Tuesday, September 27, 2016

The Euro: How a Common Currency Threatens the Future of Europe

 Professor Stiglitz writes what we all know now, that the Euro was flawed from the first day. His claim is that the single currency was designed to prevent inflation, but not to promote growth. He also portrays the Euro as being blind to economic diversity; the economies of France, Ireland, Italy, Germany and Greece are far different. They all have different  economies, and their taxation policies are all different from each other. But the big question is, why was the crisis not foreseen?

    Way back in 2005, a Greek-American colleague lamented the days when she could visit Greece. Thanks to Greece going on the Euro, the costs had all gone up. Couple that with a weak dollar, and US currency wouldn’t get you anywhere in Greece anymore. If US tourists were staying away, and money sent home by Greeks living abroad wasn’t worth as much, then Greece would’ve lost its revenue. What use was the Euro now?

    Stiglitz’ research has found some things with regard to the Euro that I find a little disturbing. Greece was forced to change its food quality laws with regard to milk so that Dutch milk could be sold in Greece and compete with the local. It didn’t lower the price of milk, because the Dutch wanted top dollar. What it did was force out the Greek dairymen, because it couldn’t be called “local” anymore. In Greece, only local was called “fresh,” but the new rules said that Dutch milk had to be allowed that label, even if it wasn’t fresh at all. Lowering the price of Greek milk wasn’t feasible. The Dutch got the benefits, and the Greeks got the bills.

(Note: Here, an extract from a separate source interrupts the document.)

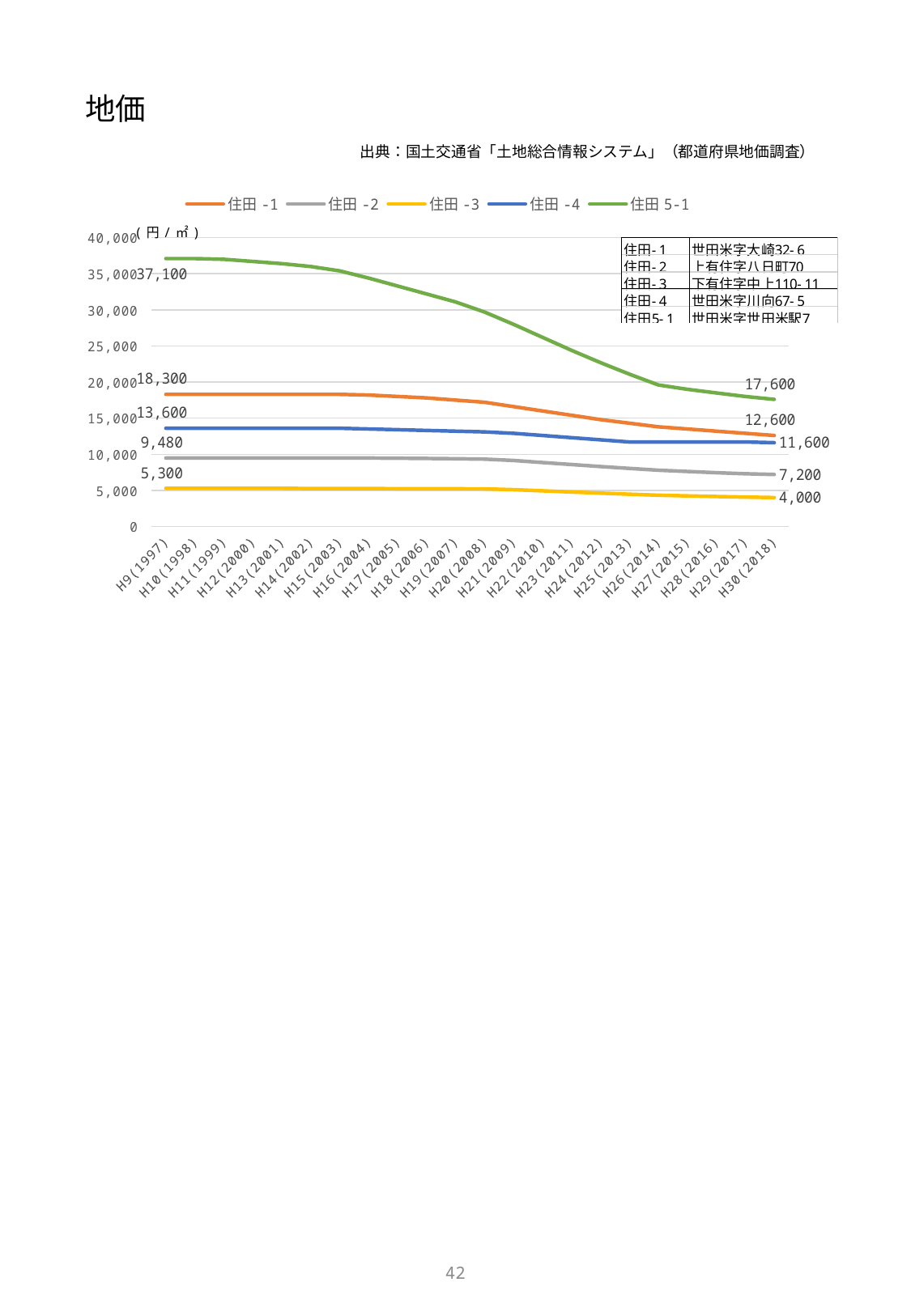
Is the value for 住田5-1 at H20(2008) greater or less than 25,000? greater Which is larger at H30(2018): the value for 住田-2 or the value for 住田-4? 住田-4 What is the value for 住田-1 at H30(2018)? 12,600 How many series does the legend list? 5 What is the difference between the 住田5-1 values at H9(1997) and H30(2018)? 19,500 Which series has the highest value at H30(2018)? 住田5-1 Do the values for 住田-1 rise or fall from H9(1997) to H30(2018)? fall What is the value for 住田-4 at H30(2018)? 11,600 What kind of chart is shown on the slide? line chart What is the value for 住田5-1 at H9(1997)? 37,100 What is the value for 住田-3 at H9(1997)? 5,300 Which series has the lowest value at H9(1997)? 住田-3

    My problem is the conclusion to his book. His plan for the Eurozone works, but it seems to advocate for a central European bank and regulation system. I don’t see this as being much different from what started the crisis in the first place, seeing as the Euro was governing the whole of Europe, with no regard to each nation’s credit. If Europe has a central currency system, will each nation have to prove itself in order to get loans? What about Greece’ existing debts? Will the German voters agree?

    I think of the Euro in terms of an IPO; you don’t let a company go public unless you know what it has to sell, otherwise you’ll end up with another Facebook or Martha Stewart on your hands. Both of these corporations owned nothing, they were just services, and that’s why the stock price plunged. So why would Europe want a single currency if the Greeks couldn’t be trusted to pay their taxes? I guess it was Greece that turned out the be the biggest problem in the Euro.

    The US once had a similar problem to the Eurozone. Congress wanted the Federal government to assume all remaining debts from the Revolution, and the south refused because they’d already paid off their debts. The solution; in exchange for the south agreeing to nationalizing the debt, the nation’s capital would be in the south. Alexander Hamilton had to “throw them a bone,” because no country wants to assume debt.

   Not that the south got much of a bargain either. Washington DC was built on a swamp!